Assignment 5

Assignment 5#

It’s competition time!#

In this week’s lab we will play a Kaggle-like competition. In these competitions, a host usually prepares a dataset and people from around the world compete against each other to build the best machine learning model. Submitted models are scored based on their predictive accuracy relative to a hidden solution file.

We will be attempting to produce an accurate model for for predicting house prices. The data contains all houses sold in King County, WA between May 2014 and May 2015 and can be downloaded from the here.

Question 1 (10 points):#

Start by reading seattle-house-prices.csv and answer the following questions.

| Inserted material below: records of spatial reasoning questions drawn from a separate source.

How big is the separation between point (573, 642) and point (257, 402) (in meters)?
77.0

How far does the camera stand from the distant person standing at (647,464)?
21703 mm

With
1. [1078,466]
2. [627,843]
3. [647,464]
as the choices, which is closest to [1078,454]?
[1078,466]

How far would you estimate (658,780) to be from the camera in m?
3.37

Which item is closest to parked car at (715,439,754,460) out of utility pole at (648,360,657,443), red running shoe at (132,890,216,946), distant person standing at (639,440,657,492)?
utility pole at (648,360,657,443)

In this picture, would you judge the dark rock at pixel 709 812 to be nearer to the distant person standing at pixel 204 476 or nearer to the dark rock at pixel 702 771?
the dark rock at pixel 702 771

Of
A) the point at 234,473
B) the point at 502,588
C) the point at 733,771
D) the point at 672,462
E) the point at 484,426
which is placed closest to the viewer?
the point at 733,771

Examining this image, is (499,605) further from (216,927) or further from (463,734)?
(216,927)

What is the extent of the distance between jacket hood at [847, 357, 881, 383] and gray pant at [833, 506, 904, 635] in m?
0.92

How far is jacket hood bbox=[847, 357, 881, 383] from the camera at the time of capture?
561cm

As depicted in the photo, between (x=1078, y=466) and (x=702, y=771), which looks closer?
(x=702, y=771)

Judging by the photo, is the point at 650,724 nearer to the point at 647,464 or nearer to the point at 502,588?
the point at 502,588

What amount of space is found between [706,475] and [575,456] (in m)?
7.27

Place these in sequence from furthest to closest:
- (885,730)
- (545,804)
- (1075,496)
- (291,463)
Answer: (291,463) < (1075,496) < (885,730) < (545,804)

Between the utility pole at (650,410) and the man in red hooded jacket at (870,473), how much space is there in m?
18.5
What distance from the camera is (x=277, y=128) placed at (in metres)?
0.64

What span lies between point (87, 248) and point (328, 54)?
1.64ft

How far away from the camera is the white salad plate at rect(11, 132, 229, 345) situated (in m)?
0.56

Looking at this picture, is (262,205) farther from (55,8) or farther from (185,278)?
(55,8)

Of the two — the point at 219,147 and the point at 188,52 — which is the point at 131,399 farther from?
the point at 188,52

How many houses are in this dataset?
How many features are there for predicting house price?
Are there any null values in this dataset?
Which three variables are best correlated with house price (include correlation coefficients)?
Which three variables are least correlated with house price (include correlation coefficients)?

Question 2 (30 points):#

Produce a model to predict house prices. You are welcome to generate new features, scale the data, and split the data into training/testing (i.e. train_test_split) in any way you like. You are also welcome to use the datasets contained in the data folder or other datasets that you find on the internet.
Evaluate your model’s accuracy by predicting a test dataset, for example:

predictions = forest_reg.predict(X_test)
final_mse = mean_squared_error(y_test, predictions)
final_rmse = np.sqrt(final_mse)

On Monday the instructor and TA will provide an unseen set of houses which students will use to repeat their accuracy evaluation. The best models (i.e. lowest RMSE) will win prizes.
We will evaluate the models using a simple mean-squared-error as follows:

mse = mean_squared_error(y_test , predictions)
rmse = np.sqrt(final_mse)

Important

Save your notebooks locally as both .ipynb and .pdf formats but only submit the pdf to Canvas.